I am faced with a quadratic program like so:
$$ \min_x \,\,\, \frac{1}{2}x^TQx+c^Tx \\subject \,to \\x \ge 0 $$
$Q \in \mathbb{S}^{nxn}_{++}\, z,c \in \mathbb{R}^n\, A \in \mathbb{R}^{m x n} \, b \in \mathbb{R}^{m} $
and I want to find the Lagrangian dual for this problem.
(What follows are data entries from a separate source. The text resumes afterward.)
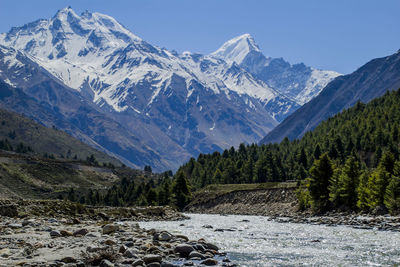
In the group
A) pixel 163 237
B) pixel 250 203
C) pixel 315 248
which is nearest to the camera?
pixel 163 237

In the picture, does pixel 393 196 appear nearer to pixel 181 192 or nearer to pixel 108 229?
pixel 108 229

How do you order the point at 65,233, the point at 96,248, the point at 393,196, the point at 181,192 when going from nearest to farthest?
the point at 96,248 < the point at 65,233 < the point at 393,196 < the point at 181,192

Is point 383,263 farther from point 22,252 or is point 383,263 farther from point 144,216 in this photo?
point 144,216

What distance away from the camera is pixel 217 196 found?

So, of course I use the Lagrangian function:
$L(x,z)= \frac{1}{2}x^TQx + (c^T - z^T)x$
Now, the textbook that I am using is asking me to show that the Lagrangian dual is $$\max_{y\le c} -\frac{1}{2}y^TQ^{-1}y$$.
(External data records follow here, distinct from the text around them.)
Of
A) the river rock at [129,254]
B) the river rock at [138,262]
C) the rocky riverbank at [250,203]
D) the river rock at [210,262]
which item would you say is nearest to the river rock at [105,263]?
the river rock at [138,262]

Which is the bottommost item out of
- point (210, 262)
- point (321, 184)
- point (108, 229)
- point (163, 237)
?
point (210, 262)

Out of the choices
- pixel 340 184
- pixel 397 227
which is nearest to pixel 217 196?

I am not understanding how the linear term drops out of the objective function when we go from the Lagrangian function, $L(x,z)$, to the Lagrangian dual problem $-\frac{1}{2}y^TQ^{-1}y$.
Where is the term $c^Tx$ in the Lagrangian dual problem?
The dual function $g$ is defined by $$ g(z) = \inf_x \, L(x,z) = \inf_x \, \frac12 x^T Q x + (c-z)^T x. $$ We can minimize $L(x,z)$ with respect to $x$ by setting the gradient of $L$ with respect to $x$ equal to $0$, which yields \begin{align} & Qx^\star + c - z = 0 \\ \iff & x^\star = Q^{-1}(z - c). \end{align} We find that $$ g(z) = L(x^\star,z) = -\frac12 (z - c)^T Q^{-1}(z - c). $$ Thus, the dual problem is \begin{align} \text{maximize} &\quad -\frac12 (z-c)^T Q^{-1} (z-c) \\ \text{subject to} &\quad z \geq 0. \end{align} Perhaps you got this far on your own. Now just make a change of variables $y = c-z$ to obtain the version of the dual problem given by the textbook.